Chidsey, 62, took over privately held Subway in November 2019, after having previously run industry rival Burger King. Miami Herbert students quickly discovered that Chidsey, who has a JD and an MBA degree from Emory University and is a certified public accountant, has mindboggling levels of C-suite experience at his disposal.
From behind a small white roundtable, he shared valuable business insights, flanked by Andre Dua, senior partner and managing partner at McKinsey & Company (Miami Office)—co-hosts of the Future of Leadership CEO Speaker Series—and Paul A. Pavlou, the new dean of Miami Herbert.
Chidsey stressed that anyone aiming for the highest echelons of Corporate America should have oodles of intellectual curiosity. Equally important is an appreciation for how relationships, even casual ones established outside the workplace, can sometimes shift career progression into overdrive.
After earning a bachelor’s degree from Davidson College, in North Carolina, in 1983, “I got a law degree and an MBA and became a CPA, and I was thinking, `How could you use all these degrees?’’’ Chidsey recalled. “I was thinking I could go be an investment banker, which is something I was always intrigued by. I ultimately went into structured finance, where you actually need to understand lots of legal, arcane things. I did that in New York and London for, I don’t know, about five years.”
Chidsey learned that what appeared to be a glittery career track full of stimulating intellectual challenges was actually the vocational equivalent of fool’s gold.
“I didn’t want to do deals for the rest of my life—it’s not very fulfilling. You don’t ever find out how the deals work, and you’re not really building teams and beating your numbers,” Chidsey said.
“Luckily, when I was a kid in high school, I used to bag groceries for a man, and little did I know that 15 years later, he would help me,” Chidsey laughed. “He was one of the top five executives at PepsiCo, so I stayed in touch with him and called him one day, and asked, `Any chance you could get me an interview at Pepsi?’”
Chidsey became Pepsi’s CFO for Eastern Europe, which called for a move to Vienna.
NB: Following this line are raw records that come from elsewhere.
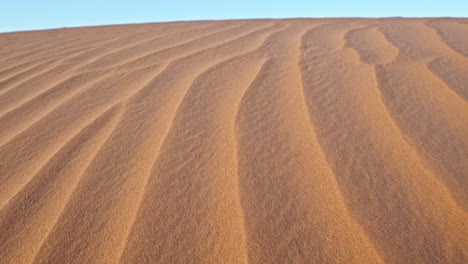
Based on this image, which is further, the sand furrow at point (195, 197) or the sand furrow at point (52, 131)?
the sand furrow at point (52, 131)

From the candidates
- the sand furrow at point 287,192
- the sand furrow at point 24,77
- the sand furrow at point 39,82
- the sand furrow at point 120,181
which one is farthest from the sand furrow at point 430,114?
the sand furrow at point 24,77

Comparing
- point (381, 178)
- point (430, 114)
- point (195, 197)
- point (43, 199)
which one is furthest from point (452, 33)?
point (43, 199)

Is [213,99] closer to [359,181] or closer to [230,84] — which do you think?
[230,84]

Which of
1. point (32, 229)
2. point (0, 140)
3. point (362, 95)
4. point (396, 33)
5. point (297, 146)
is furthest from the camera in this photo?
point (396, 33)

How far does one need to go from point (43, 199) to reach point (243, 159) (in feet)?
1.98

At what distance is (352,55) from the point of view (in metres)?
2.19

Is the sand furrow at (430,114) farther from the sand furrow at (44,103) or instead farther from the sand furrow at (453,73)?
the sand furrow at (44,103)

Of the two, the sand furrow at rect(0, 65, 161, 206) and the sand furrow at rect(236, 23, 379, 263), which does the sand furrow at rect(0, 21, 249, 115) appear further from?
the sand furrow at rect(236, 23, 379, 263)

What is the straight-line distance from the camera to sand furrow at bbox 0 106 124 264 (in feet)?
3.15

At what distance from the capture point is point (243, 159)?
4.04 ft

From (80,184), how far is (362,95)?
1.16 m

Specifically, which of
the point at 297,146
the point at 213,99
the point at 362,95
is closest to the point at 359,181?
the point at 297,146

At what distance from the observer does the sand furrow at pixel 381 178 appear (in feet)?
2.92

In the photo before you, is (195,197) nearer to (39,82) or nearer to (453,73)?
(453,73)
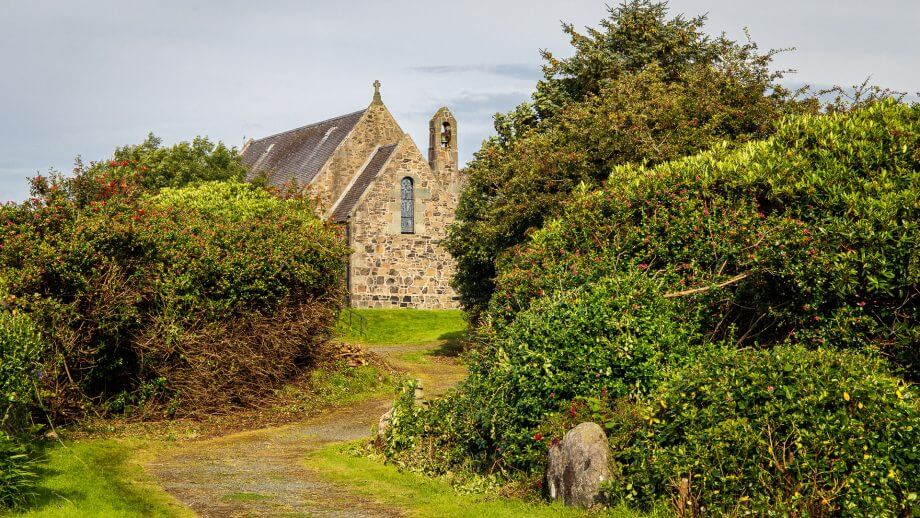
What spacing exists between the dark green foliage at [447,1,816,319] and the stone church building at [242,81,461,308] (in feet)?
42.0

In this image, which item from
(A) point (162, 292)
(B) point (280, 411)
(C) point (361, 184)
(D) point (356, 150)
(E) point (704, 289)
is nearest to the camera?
(E) point (704, 289)

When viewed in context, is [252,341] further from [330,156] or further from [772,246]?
[330,156]

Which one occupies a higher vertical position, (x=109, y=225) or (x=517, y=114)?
(x=517, y=114)

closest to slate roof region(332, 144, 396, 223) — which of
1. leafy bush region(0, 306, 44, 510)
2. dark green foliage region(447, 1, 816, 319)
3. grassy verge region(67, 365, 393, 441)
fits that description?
dark green foliage region(447, 1, 816, 319)

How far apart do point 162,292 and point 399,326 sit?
853 inches

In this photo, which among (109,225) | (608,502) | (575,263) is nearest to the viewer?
(608,502)

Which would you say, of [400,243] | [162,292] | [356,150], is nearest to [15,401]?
[162,292]

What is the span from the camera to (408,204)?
46.0 metres

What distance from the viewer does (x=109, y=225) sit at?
1806cm

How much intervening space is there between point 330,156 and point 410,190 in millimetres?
4885

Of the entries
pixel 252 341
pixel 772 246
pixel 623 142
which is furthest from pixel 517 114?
pixel 772 246

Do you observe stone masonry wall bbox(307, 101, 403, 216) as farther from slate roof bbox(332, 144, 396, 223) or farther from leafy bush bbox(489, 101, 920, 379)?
leafy bush bbox(489, 101, 920, 379)

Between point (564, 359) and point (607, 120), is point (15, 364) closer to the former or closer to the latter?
point (564, 359)

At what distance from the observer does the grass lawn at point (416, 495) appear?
458 inches
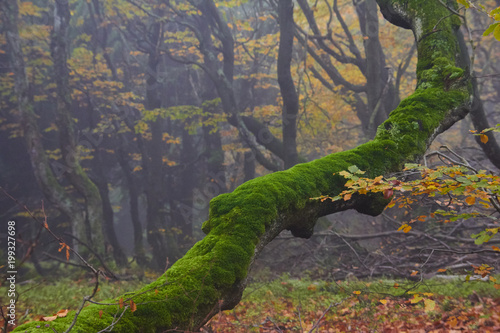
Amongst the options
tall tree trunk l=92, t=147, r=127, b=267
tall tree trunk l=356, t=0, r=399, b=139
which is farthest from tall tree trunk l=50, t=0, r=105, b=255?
tall tree trunk l=356, t=0, r=399, b=139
He performed well, but didn’t care for the corporate bureaucracy he encountered.
“This is for the birds— I gotta get outta here!’” Chidsey remembered saying, prompting laughter from the Miami Herbert audience.
A connection Chidsey made while working as a desk clerk at an Atlanta hotel after college helped him secure a position with Cendant Corporation, a small holding firm that owned hotel companies and generated roughly $300 million in revenues and $30 million in cash flow, Chidsey said. During his time at Cendant, it went on a blistering eight-year run in which it acquired 80 firms, including H&R Block, Avis, Century 21, and Coldwell Banker. At the relatively junior age of 35, Chidsey was entrusted with overall responsibility for Avis car rental, among other duties.
After helping Cendant rise to $26 billion in revenues and $4 billion in cash flow, Chidsey ran Burger King from 2006 to 2011, then for eight years did private equity deals where he bought and sold companies, before becoming Subway’s CEO in 2019.
“Just go along for the ride, it’s a big adventure,” Chidsey advised his Miami Herbert audience. “You’re going to get lots of opportunities in life.”